Tanaman atau tumbuh-tumbuhan yang menjadi sumber makanan mulai mengalami masalah. Satu persatu dan berkelanjutan, tanaman, tumbuhan menjadi mati. Panen padi maupun palawija gagal total dalam berkali-kali periode. Peristiwa alam ini menjadi sangat berpengaruh bagi kehidupan sosial ekonomi dan budaya masyarakat saat itu.
Cadangan pangan dalam semua bentuk bukan hanya terbatas namun juga minus atau kekurangan. Perayaan hari suci dan upacara yang pada jaman itu biasanya berlangsung memang sangat sederhana, tetapi akibat bencana tersebut terselenggara dengan apa adanya.

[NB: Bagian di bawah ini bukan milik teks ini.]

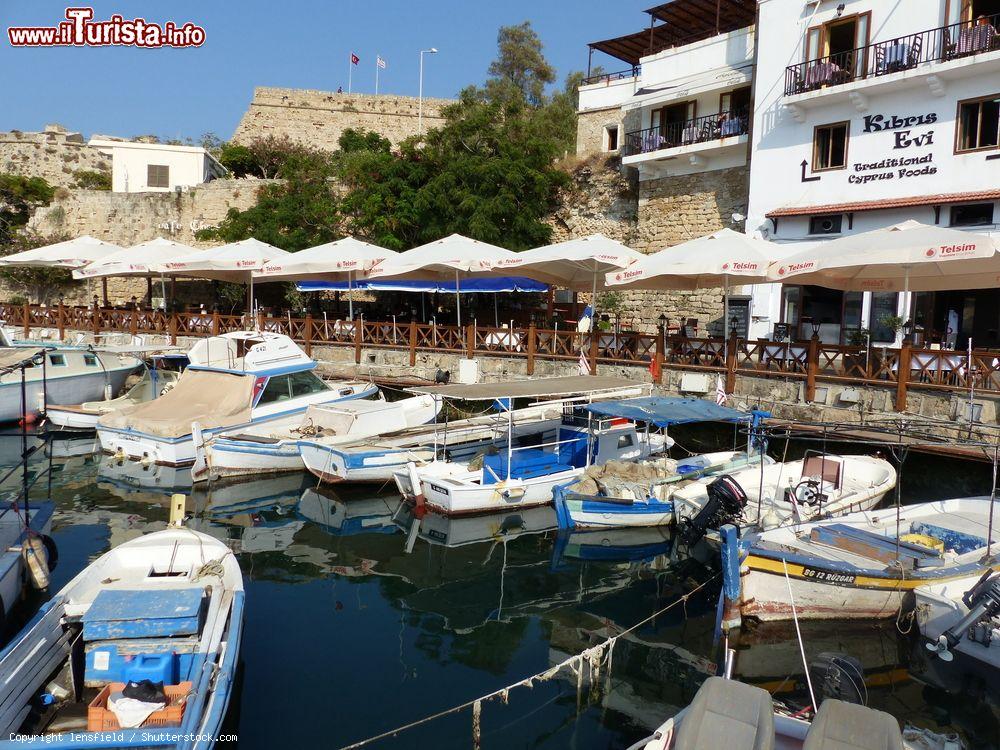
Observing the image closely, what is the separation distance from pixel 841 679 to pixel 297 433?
11127 millimetres

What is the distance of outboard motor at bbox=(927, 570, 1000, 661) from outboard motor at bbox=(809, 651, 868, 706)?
1.89 metres

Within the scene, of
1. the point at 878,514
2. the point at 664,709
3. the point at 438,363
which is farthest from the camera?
the point at 438,363

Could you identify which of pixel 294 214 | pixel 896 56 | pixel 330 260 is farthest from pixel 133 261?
pixel 896 56

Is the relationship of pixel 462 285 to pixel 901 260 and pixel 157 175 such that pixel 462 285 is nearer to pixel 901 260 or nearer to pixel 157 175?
pixel 901 260

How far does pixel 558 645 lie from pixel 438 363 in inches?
521

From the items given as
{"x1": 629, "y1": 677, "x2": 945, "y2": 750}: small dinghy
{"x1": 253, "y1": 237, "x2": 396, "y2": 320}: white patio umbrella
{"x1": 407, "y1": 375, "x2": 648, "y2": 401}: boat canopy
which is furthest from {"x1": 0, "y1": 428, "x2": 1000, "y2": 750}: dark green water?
{"x1": 253, "y1": 237, "x2": 396, "y2": 320}: white patio umbrella

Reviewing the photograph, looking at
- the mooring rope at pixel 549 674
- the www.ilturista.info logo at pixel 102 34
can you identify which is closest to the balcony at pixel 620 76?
the www.ilturista.info logo at pixel 102 34

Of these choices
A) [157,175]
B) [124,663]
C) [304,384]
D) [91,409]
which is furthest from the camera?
[157,175]

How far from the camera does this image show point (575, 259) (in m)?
17.2

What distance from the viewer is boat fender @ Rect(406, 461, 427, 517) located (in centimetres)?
1199

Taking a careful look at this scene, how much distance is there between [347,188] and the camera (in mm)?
32031

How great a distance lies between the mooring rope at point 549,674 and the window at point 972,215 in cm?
1325

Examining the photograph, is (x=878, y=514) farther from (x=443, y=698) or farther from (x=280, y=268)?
(x=280, y=268)

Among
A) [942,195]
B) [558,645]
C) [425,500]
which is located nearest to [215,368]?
[425,500]
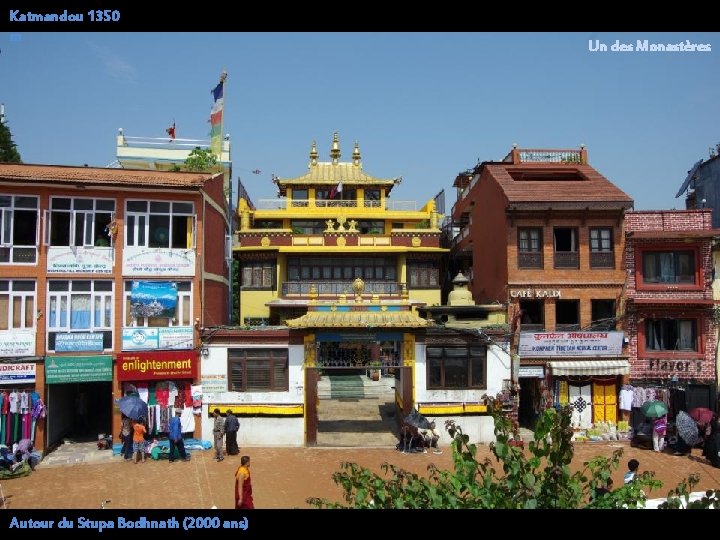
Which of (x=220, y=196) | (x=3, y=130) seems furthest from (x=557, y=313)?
(x=3, y=130)

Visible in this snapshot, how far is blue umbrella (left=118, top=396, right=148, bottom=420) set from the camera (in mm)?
17531

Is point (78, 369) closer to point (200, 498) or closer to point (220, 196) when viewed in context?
point (200, 498)

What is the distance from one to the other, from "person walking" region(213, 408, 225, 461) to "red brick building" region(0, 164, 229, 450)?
4.93ft

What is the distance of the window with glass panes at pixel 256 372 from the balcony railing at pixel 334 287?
1066 centimetres

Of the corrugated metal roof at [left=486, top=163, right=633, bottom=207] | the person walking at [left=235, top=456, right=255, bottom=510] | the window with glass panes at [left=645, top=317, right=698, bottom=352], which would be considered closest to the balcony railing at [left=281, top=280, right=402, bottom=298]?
the corrugated metal roof at [left=486, top=163, right=633, bottom=207]

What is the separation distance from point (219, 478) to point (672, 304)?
17.7 m

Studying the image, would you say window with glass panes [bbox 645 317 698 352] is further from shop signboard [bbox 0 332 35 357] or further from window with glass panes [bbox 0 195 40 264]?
window with glass panes [bbox 0 195 40 264]

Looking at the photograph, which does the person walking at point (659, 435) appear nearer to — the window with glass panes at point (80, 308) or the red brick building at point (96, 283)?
the red brick building at point (96, 283)

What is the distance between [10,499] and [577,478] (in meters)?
14.4

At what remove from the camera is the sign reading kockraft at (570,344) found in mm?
20906

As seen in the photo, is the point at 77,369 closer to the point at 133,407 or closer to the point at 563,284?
the point at 133,407

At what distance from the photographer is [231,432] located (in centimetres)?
1819

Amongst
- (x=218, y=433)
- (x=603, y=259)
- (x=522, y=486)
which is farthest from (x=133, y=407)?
(x=603, y=259)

Seingat saya, orang tua saya tidak pulang kampung ke Klungkung saat ada upacara "piodalan" di kampung halaman. Hal tersebut berlangsung selama hampir 3 kali piodalan (kurang lebih 1,5-2 tahun).
Setelah beberapa minggu atau bulan dari saat Gunung Agung meletus, maka mulailah tumbuh berbagai jenis penyakit, mulai dari penyakit kurang gizi, penyakit pernafasan, penyakit kulit, dan lain-lainnya.
Pada suatu saat di sore hari setelah beberapa hari atau minggu letusan Gunung Agung, ada sekelompok orang dengan tertatih-tatih datang ke Balai Banjar Kawan yang berlokasi persis di depan Rumah Sakit Umum Bangli (saat ini di jalan Kusumayudha Bangli). Setelah saya amati ternyata kebanyakan dari mereka menderita luka bakar seperti kaki melepuh dan ada juga yang sampai ke perut dan pinggang. Keadaan mereka sangat mengenaskan.
Tidak berselang beberapa lama, beberapa kelompok orang yang terdiri anak-anak, dewasa dan orang tua laki dan perempuan juga masuk ke balai banjar.
Pada saat itu balai Banjar Kawan hanya terdapat dua bangunan yang melajur ke barat di tepi jalan dan yang satu lagi bangunan yang sama memanjang dari utara ke selatan. Bangunan tersebut terdiri dari 8 pilar dengan kontruksi bangunan ada balai-balainya yang menyatu dengan pilar-pilar bangunan. Di balai-balai tersebutlah kelompok orang yang akhirnya saya tahu adalah pengungsi dari daerah terlanda lahar letusan Gunung Agung dibaringkan.
Setelah beberapa saat mereka berbaring di balai banjar kemudian dibawa satu persatu ke Rumah Sakit Umum Bangli yang ada persis di depan sebelah selatan balai banjar Kawan.
Perasaan saya sangat miris dan sedih melihat kondisi mereka. Kebanyakan dari mereka mengalami luka bakar akibat terkena lahar panas yang melanda rumah atau desa mereka.